Selected excerpt.
######

In response to outcries from the academic community, the President’s Counsel of Advisors on Science and Technology (PCAST) undertook an external review of the fingerprinting process. Della Wilkinson commended the study in her interview with the fingerprint-focused Double Loop Podcast. Wilkinson said this much-needed validation found that false positives, or mistaken identifications, occurred less than 0.2 per cent of the time when experts assessed fingerprints while a lay person’s analysis of the fingerprints resulted in over 55 per cent false positives.

######

Data segment.
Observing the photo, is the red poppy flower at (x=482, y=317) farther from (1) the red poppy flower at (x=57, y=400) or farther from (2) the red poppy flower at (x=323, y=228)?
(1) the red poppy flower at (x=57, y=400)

######

What this task involves. Continue the passage above about the PCAST review of fingerprint analysis, starting after its last sentence.

The answer.
These statistics brought into question the judge’s decision to dismiss the fingerprint evidence in Regina v. Bornyk. In January 2015, the Crown appealedBornyk’s acquittal on the grounds that the judge had acted as “advocate, witness, and judge” with respect to the fingerprint evidence. The false positive rates from the PCAST study were presented to discredit the judge’s claims of “institutional bias” and the expert’s “subjective certainty”. Multiple experts, including Della Wilkinson, addressed the “unexplained discrepancies” and verified that the crime scene fingerprints matched Bornyk’s known prints. The appeals judge declared the fingerprint evidence admissible, and the verdict was overturned.

While many other tools are being added to the arsenal of forensic science, scientific advancements and the external validation of fingerprinting mean that this centuries-old tool will be with us for years to come.